PEAM: マインクラフトにおける対比的経験の内在化によるパラメトリック身体化エージェント記憶

要旨

本稿では、Minecraftにおけるパラメトリック具体化エージェントメモリフレームワークであるPEAMを提案する。これは、エージェントのメモリを推論時の検索から、経験を通じて内面化されたパラメータ常駐スキルへと変換する。PEAMは、オープンエンドな推論のための低速な熟慮型LLMと、統合されたスキルの反射的実行のための高速なパラメトリックモジュールを組み合わせている。この高速モジュールは、カテゴリごとに物理的に分離されたアダプタを備えたマルチモーダル混合専門家LoRAアーキテクチャであり、壊滅的忘却なしにパラメータレベルでの継続学習を可能にする。我々は失敗を第一級の訓練信号として扱う。失敗と修正の軌跡ペアは、行動クローンと対照目的の共同目的を通じて内面化され、エージェントは成功する行動だけでなく、修正された行動が失敗した行動とどのように異なるかを学習する。統合を制御するために、PEAMはどの経験を内面化すべきかを判断するためのパラメータ化適合度スコアと、いつ内面化するかをタスク固有の手動調整閾値なしで判断するためのスケールフリー自己トリガー統合メカニズムを導入する。これにより、トリガーがタスク分布間で再調整なしに転移するにつれて、エージェントは自己進化する。Minecraftにおける実験では、PEAMが長期的タスク性能を向上させ、以前に統合されたスキルの忘却を軽減し、検索ベースの具体化エージェントやパラメトリックメモリの変種と比較して、パラメトリック対検索の効率を改善することを示している。

English

We present PEAM, a Parametric Embodied Agent Memory framework in Minecraft that transforms agent memory from inference-time retrieval into parameter-resident skills internalized through experience. PEAM pairs a slow deliberative LLM for open-ended reasoning with a fast parametric module for reflexive execution of consolidated skills. The fast module is a multimodal Mixture-of-Experts LoRA architecture with per-category physically isolated adapters, enabling parameter-level continual learning without catastrophic forgetting.

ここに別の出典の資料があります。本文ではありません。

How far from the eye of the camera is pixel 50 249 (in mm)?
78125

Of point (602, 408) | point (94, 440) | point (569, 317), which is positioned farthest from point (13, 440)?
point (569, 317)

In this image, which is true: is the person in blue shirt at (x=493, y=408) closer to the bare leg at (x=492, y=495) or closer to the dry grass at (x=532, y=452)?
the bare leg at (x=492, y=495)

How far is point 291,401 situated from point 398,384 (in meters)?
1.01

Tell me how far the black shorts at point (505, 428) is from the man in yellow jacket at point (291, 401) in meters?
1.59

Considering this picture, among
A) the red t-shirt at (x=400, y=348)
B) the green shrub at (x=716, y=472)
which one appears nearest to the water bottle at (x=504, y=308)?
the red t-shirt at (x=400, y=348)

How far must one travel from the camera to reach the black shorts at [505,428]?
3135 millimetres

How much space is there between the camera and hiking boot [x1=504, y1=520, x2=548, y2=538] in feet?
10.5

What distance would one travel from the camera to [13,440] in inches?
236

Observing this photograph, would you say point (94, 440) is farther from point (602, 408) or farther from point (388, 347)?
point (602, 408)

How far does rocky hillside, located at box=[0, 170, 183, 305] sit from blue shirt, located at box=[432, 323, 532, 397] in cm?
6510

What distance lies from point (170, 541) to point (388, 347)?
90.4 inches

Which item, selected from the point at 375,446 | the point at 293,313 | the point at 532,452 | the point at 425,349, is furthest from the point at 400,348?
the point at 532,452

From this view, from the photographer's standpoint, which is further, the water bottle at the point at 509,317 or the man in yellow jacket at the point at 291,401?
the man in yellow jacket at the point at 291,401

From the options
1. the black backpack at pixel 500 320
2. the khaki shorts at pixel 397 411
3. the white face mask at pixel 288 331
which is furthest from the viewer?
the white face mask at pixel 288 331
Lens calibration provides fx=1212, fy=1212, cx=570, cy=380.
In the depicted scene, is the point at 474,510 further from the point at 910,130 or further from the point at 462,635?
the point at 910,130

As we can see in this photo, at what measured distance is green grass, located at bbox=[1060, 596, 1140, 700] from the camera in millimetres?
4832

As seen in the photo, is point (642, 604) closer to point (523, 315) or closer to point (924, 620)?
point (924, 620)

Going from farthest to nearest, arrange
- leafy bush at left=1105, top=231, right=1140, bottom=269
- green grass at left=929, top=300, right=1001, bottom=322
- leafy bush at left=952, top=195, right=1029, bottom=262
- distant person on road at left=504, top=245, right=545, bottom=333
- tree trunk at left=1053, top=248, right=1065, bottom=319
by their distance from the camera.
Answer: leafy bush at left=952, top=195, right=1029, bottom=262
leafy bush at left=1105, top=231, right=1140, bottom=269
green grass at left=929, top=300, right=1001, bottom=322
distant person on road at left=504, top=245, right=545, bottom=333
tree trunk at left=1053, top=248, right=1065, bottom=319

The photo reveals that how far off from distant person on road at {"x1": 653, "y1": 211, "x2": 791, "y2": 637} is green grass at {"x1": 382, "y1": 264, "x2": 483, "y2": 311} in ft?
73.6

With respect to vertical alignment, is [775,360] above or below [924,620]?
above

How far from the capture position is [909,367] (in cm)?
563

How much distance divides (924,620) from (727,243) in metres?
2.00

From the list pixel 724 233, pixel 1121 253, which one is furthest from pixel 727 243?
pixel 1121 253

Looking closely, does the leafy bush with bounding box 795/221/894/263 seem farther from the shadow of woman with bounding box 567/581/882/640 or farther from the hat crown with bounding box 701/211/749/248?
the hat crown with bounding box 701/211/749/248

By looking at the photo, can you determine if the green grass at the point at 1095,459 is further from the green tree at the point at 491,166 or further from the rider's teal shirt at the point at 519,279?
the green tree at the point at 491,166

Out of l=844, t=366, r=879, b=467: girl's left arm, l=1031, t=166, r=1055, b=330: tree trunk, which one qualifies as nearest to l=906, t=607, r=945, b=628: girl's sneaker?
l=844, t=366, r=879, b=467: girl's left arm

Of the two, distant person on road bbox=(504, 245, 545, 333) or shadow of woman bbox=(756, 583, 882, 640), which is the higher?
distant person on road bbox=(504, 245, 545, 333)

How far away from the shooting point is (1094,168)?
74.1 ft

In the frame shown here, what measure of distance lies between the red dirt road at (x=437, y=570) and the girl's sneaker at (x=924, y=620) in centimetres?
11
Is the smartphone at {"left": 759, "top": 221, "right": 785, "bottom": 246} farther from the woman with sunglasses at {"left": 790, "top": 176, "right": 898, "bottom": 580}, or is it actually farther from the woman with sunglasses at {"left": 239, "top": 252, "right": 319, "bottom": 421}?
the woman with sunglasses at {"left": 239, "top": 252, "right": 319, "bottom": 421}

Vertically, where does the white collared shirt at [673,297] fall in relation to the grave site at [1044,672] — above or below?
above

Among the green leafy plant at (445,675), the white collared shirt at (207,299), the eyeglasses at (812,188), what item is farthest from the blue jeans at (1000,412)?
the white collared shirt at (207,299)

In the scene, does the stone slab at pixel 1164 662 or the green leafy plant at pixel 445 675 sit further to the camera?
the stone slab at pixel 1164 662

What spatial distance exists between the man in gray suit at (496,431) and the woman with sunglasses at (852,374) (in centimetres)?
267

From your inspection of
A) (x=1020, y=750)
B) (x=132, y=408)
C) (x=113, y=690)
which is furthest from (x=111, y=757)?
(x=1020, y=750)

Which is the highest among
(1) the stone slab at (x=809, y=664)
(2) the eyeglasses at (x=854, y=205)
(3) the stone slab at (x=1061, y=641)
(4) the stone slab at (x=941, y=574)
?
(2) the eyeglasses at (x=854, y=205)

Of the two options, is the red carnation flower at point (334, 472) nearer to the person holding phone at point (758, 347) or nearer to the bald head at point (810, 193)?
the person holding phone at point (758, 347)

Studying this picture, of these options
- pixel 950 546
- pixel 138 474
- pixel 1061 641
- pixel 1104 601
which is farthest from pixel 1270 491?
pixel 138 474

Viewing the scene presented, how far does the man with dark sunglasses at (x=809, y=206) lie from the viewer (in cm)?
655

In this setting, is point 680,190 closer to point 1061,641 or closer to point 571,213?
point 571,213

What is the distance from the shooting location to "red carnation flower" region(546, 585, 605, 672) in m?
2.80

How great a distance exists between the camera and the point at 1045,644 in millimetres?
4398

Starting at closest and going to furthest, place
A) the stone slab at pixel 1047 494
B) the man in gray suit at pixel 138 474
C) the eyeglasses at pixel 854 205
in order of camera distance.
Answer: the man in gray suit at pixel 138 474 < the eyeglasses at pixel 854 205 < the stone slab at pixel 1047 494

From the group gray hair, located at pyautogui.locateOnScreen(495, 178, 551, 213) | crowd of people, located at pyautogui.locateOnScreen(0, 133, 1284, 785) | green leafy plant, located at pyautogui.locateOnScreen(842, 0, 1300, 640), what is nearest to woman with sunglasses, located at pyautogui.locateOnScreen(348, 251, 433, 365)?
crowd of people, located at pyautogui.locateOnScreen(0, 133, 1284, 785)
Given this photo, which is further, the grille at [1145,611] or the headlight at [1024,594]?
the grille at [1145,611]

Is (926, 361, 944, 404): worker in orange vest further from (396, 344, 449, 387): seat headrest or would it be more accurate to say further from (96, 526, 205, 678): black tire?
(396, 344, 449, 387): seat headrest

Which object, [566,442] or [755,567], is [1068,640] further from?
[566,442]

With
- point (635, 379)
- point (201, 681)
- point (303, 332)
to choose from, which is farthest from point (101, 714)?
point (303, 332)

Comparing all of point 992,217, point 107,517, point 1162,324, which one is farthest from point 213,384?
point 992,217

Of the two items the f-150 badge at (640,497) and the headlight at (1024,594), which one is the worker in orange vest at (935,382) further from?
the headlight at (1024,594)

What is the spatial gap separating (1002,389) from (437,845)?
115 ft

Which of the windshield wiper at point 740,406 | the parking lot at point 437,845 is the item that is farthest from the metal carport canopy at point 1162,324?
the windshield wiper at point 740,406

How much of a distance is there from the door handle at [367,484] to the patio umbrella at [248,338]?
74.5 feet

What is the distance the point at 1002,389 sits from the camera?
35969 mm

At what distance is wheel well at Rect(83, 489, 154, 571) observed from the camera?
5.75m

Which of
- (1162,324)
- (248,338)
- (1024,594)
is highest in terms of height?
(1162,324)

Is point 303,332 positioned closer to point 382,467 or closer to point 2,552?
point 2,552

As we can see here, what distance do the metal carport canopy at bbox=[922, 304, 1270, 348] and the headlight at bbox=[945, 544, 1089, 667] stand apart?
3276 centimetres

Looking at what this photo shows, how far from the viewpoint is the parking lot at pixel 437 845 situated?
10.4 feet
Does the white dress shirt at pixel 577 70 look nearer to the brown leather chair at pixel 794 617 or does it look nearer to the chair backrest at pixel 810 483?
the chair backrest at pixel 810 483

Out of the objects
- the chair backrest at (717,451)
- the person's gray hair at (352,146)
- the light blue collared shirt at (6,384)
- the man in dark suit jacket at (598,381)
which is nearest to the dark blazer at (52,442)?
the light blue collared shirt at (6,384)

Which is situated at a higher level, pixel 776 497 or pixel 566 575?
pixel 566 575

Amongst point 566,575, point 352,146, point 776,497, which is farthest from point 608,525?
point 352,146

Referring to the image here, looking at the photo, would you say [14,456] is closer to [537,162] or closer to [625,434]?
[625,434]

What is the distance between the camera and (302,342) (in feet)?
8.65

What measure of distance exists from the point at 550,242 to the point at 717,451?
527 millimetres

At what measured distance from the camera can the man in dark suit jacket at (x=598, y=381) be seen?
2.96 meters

We treat failure as a first-class training signal: failure--correction trajectory pairs are internalized through a joint behavioral-cloning and contrastive objective, so the agent learns not only what succeeds but also how corrected actions differ from failed ones. To govern consolidation, PEAM introduces a parameterization-worthiness score for deciding which experience should be internalized, and a scale-free self-triggered consolidation mechanism for deciding when to internalize without task-specific hand-tuned thresholds, making the agent self-evolving as the trigger transfers across task distributions without re-tuning. Experiments in Minecraft show that PEAM improves long-horizon task performance, mitigates forgetting on previously consolidated skills, and improves parametric-versus-retrieval efficiency over retrieval-based embodied agents and parametric memory variants.